Sabtu, 23 AGUSTUS 2025 • 23:16 WIB

Tantangan Lulusan Ilmu Komputer di Tengah Badai PHK Global

Author

Generated by Journalist AI

HYPEVOX – Badai pemutusan hubungan kerja (PHK) terus mengancam pasar kerja global, dan ternyata lulusan Ilmu Komputer adalah salah satu kelompok yang merasakannya. Meskipun dianggap sebagai jalur karir yang menjanjikan, angka pengangguran di kalangan mereka menunjukkan tren yang mengkhawatirkan.

Tingginya Pengangguran di Jurusan Ilmu Komputer

Di Amerika Serikat, lulusan Ilmu Komputer tercatat memiliki tingkat pengangguran sebesar 6,1%, menjadikannya sebagai jurusan dengan pengangguran tertinggi ketujuh, menurut laporan dari The Federal Reserve Bank of New York.

Gelombang PHK di sektor teknologi, terutama di perusahaan besar seperti Amazon dan Google, turut menyumbang pada kesulitan yang dialami oleh para lulusan baru. Meskipun mereka kerap dipandang memiliki potensi gaji tinggi, kenyataan di lapangan menunjukkan angka pengangguran yang cukup menyedihkan.

Kesenjangan Antara Permintaan dan Penawaran

Sebuah laporan dari Oxford Economics menunjukkan bahwa lulusan baru yang menganggur berkontribusi sebesar 12% terhadap kenaikan 85% tingkat pengangguran di AS sejak pertengahan 2023, terutama di sektor teknologi yang telah mengalami penurunan permintaan.

Matthew Martin, ekonom senior di Oxford Economics, menyatakan, “Ada ketidaksesuaian antara permintaan bisnis dan pasokan tenaga kerja secara keseluruhan,” dan menggarisbawahi bahwa masalah ini sangat terfokus di sektor teknologi, di mana jumlah lulusan Ilmu Komputer melonjak.

Revolusi AI dan Masa Depan Pekerjaan

Jensen Huang, CEO Nvidia, mengungkapkan bahwa dengan kemajuan dalam kecerdasan buatan (AI), manusia tidak perlu lagi belajar Ilmu Komputer. Dalam sebuah wawancara, ia mengatakan, “Kami akan membuat komputer jadi lebih pintar, sehingga tak ada lagi yang perlu belajar ilmu komputer untuk membuat pemrograman komputer.”

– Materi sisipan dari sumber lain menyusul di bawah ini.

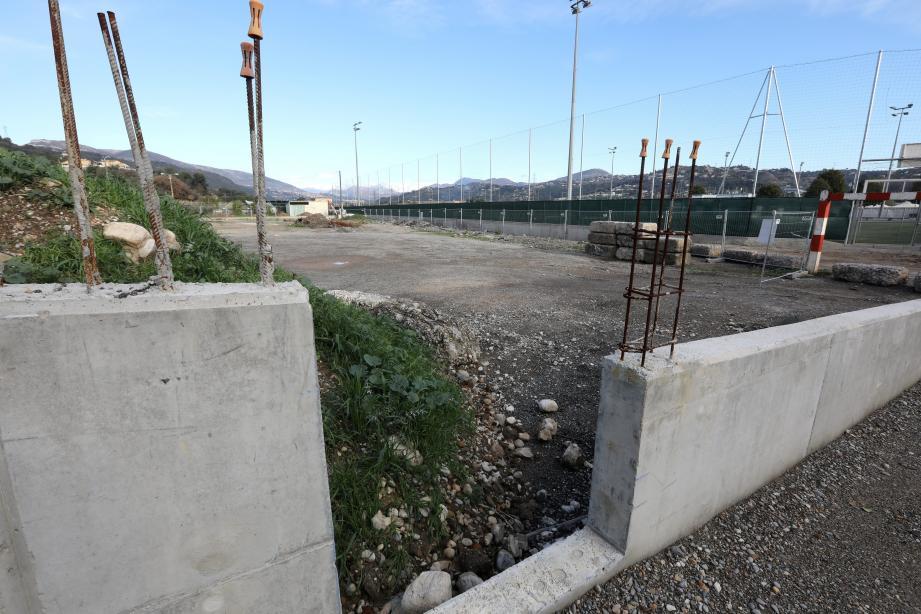 Une première pierre...puis plus rien! Depuis la pose de la première pierre le 16 janvier 2017, presque rien a bougé sur le terrain qui jouxte le stade des Iscles, allée des Agriculteurs.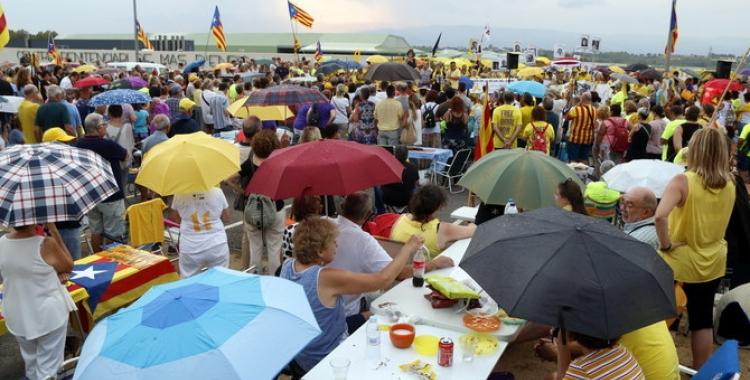 Centenars de persones concentrades a la presó de Mas d'Enric | 324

Dia juga menjelaskan bahwa meskipun otomatisasi akan berperan penting, peran manusia tetap dibutuhkan untuk melatih robot agar produktif. Ini menyiratkan bahwa otomatisasi dapat menciptakan lebih banyak lapangan pekerjaan, bukan justru menghilangkan kesempatan kerja.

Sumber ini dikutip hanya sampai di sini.